Contexto y antecedentes: El escándalo Takata

Takata, antiguo proveedor japonés de sistemas de seguridad, utilizó nitrato de amonio para inflar sus airbags. Este compuesto químico se degrada con el paso del tiempo, especialmente bajo condiciones de altas temperaturas y humedad. El peligro radica en el hecho de que, en caso de accidente, el airbag puede explotar con una fuerza desmesurada y proyectar fragmentos metálicos mortales hacia la cara y el cuello de los ocupantes, un defecto que ha causado numerosas víctimas mortales y heridos graves en todo el mundo. Esto provocó la quiebra de Takata en 2017.

Explicación detallada de las acciones legales en Francia

La CLCV ha dividido su ofensiva legal en dos fases.
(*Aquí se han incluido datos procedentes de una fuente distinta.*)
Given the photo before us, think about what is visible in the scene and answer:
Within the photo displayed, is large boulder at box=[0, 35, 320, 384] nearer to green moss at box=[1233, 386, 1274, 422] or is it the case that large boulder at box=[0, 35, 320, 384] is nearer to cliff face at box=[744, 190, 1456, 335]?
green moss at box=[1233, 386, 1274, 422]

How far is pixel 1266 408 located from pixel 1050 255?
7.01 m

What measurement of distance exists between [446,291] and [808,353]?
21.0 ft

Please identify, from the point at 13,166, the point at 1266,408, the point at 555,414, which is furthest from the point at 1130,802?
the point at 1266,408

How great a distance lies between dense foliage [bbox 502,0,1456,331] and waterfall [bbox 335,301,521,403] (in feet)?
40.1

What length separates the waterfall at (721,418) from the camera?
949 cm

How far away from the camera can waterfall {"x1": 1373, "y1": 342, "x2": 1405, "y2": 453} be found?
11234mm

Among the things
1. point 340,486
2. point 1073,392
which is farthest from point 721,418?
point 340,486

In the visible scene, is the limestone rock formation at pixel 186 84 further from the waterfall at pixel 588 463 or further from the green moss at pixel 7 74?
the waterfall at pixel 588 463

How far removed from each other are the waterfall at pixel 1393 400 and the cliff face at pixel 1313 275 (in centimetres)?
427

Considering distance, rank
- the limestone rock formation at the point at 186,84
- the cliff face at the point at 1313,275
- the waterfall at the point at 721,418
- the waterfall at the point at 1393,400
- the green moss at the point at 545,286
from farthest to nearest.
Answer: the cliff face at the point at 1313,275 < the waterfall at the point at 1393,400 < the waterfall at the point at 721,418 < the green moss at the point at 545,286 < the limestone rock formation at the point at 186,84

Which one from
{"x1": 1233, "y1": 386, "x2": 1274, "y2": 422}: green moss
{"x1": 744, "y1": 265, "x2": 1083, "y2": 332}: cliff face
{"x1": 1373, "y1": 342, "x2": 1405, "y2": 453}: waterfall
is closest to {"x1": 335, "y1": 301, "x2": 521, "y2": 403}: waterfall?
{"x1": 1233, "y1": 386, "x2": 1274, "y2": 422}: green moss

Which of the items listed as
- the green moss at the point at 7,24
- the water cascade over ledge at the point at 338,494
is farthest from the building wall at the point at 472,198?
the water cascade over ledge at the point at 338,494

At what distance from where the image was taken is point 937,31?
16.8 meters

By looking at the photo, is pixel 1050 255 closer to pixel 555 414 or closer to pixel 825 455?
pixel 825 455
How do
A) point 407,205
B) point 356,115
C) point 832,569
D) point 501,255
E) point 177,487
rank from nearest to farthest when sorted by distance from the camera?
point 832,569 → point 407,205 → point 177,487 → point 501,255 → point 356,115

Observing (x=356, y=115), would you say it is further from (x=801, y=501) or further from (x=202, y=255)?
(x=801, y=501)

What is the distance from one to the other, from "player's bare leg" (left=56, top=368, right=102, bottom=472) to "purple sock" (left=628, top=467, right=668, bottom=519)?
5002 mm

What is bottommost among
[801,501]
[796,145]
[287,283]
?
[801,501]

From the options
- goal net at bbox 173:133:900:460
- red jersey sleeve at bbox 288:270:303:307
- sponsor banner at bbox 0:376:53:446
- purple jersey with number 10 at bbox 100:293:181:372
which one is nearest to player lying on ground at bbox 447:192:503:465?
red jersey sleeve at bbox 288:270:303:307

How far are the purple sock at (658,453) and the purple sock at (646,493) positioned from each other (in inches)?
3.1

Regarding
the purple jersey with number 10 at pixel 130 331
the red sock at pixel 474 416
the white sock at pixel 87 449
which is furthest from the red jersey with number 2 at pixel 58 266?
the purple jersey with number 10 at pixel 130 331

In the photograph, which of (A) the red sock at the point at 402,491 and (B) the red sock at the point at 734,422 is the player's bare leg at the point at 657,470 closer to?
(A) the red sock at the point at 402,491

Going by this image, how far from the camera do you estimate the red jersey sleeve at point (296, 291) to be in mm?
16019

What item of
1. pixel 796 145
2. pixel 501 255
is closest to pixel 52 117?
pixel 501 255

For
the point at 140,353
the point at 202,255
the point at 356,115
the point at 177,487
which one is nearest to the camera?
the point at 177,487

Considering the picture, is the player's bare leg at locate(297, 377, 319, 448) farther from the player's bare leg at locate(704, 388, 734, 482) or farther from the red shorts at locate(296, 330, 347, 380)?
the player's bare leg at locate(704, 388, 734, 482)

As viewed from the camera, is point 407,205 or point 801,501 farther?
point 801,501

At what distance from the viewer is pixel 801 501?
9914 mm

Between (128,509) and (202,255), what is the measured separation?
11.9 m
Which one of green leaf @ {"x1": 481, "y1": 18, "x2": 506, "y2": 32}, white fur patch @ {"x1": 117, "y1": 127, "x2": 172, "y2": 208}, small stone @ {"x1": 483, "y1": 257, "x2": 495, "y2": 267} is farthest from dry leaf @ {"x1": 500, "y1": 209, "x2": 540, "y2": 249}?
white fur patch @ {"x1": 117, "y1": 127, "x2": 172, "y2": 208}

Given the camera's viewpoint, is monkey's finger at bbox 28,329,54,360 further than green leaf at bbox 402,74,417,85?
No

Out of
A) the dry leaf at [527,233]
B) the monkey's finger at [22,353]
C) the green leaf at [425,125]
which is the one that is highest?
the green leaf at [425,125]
La primera arrancó en diciembre de 2025 con una denuncia contra el grupo Stellantis, a quien acusan de iniciar una campaña de revisión "tardía, parcial y totalmente desorganizada" que afecta a marcas como Peugeot, Citroën, DS, FIAT, Opel, Chrysler, Dodge, Jeep y Lancia. Exigen compensaciones por el "perjuicio de ansiedad", los costes de inmovilización y la imposibilidad de utilizar el coche. Ahora, en junio de 2026, la segunda fase se amplía a Alemania con acciones colectivas contra el Grupo Volkswagen (Volkswagen, Seat, Cupra y Audi) y el Grupo BMW para los modelos equipados con estos sistemas pirotécnicos.

Escala global y antecedentes en los Estados Unidos

El defecto de los airbags Takata afecta a unos 100 millones de vehículos de más de 20 marcas a escala global. Mientras que en Europa la acción colectiva apenas gana fuerza gracias a leyes recientes como la Action de Groupe en Francia, en los Estados Unidos el asunto ya lleva años litigándose intensamente. Fabricantes como Ford, Honda, Toyota o BMW ya llegaron a acuerdos multimillonarios para compensar a los conductores estadounidenses (economic loss class action settlements), y el Departamento de Justicia de EE. UU. estableció fondos de restitución como el Takata Airbag Tort Compensation Trust Fund (TATCTF) para compensar a las víctimas de accidentes.

Implicaciones para el sector de la automoción

Estas acciones de grupo tienen un impacto financiero y de reputación enorme. La CLCV ha habilitado canales (temoignage@clcv.org) para agrupar a miles de víctimas en Francia. Si los tribunales resuelven a favor de los consumidores, el impacto económico para Stellantis, BMW y Volkswagen podría elevarse a cientos de millones de euros en concepto de "daños y perjuicios", cifra que se añadiría al ya astronómico coste de sustituir físicamente los millones de airbags defectuosos.

Reacciones o consecuencias previsibles

Se prevé que esta ofensiva en Francia pueda animar a otras asociaciones de consumidores en diferentes países europeos a seguir el mismo camino. De hecho, en Italia ya se ha admitido a trámite una demanda similar contra Stellantis. Las próximas resoluciones judiciales marcarán el ritmo de un proceso que amenaza con sacudir las cuentas de resultados de los fabricantes europeos.

En definitiva, la iniciativa de la CLCV convierte a Europa en el nuevo frente abierto del escándalo Takata. Los grandes fabricantes se enfrentan ahora al reto de gestionar macrodemandas y compensar a los clientes por un defecto heredado de un proveedor externo, en lo que representa la crisis de seguridad más profunda en la historia del sector.